We Were Slaves
He was fifteen years old, but tall for his age, and given a gruelling task too hard even for a grown man. He carried heavy loads from one place to another, from morning till evening; it was back and forth, day after day, in the heat of summer and the freezing cold of winter. By winter he was emaciated, and his stomach churned from starvation. Each Pesach seder in response to the four questions asked by the youngest person present, the story recited from the Haggadah, begins with the words, “We were slaves…” My late father z”l, like other Jews through the centuries, would recite this line as part of the collective memory of our people’s miraculous exodus from slavery in Egypt. But as he read aloud about the bondage of thousands of years ago, my father’s mind must have also drifted back to the burden, the snow and the hunger when he was a slave in Kretschamberg labour camp between 1944 and 1945, during the Holocaust.

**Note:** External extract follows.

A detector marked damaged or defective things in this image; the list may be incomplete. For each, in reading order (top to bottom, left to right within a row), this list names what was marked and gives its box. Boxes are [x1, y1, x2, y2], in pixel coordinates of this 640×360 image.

Instead of the heavy bricks used to build the Egyptian storage cities of Pithom and Ramses, the depleted youth carried logs, each over a metre long, to clear an area of forest to store German ammunition. The Egyptian taskmasters carried whips, but the German prison guards had guns; one could lash, the other could kill. The torment of slavery is not only the work and the loss of freedom but its repetitiveness and endlessness, not knowing when or how the misery will end. We were slaves for over a hundred years in Egypt, a few years in Europe during the Holocaust, while for my father it was about seven months towards the end of the war.
Whether endured for over a century or less than a year, perhaps the state of enslavement is not the same as being a slave; the former reduces the person to an automaton, not knowing or caring, while the other may be mindful of present circumstances, believing that the future will bring freedom. My father was in Kretschamberg together with his father, my grandfather z”l. The father nurtured his son physically with extra small pieces of bread, and spiritually with secret lessons in Torah. They hoped and prayed that the rest of the family was still alive, and they would all be liberated soon. Tragically my father’s mother, my grandmother HY”D, and his younger brother and sister, Robert HY”D and Erika HY”D, were sent to the left during selection in Auschwitz, after passing through arched gates bearing the sign, “Arbeit macht frei”. Work makes you free. Irony wrought in iron. Auschwitz was evil implemented by the brutal. But the slaves were eventually freed.
The Kretschamberg inmates were liberated by Soviet soldiers in early February 1945. That exodus was not preceded by plagues or called for the parting of a sea, but the parting of the labour camp gates surely seemed miraculous to the slaves within. Two months later, on the fourth day of Pesach, my father’s older brother, Viktor HY”D, died in another labour camp.
“We were slaves. Now we are free…” May we always be free. May the world be free of slavery.
The seder meal over, we are replete with food and wine. Time to sing the traditional songs. As we sing “Next year in Jerusalem”, my father invites the others present to join a conga line around the table. Tired as I am, I join in this dance of hope and freedom.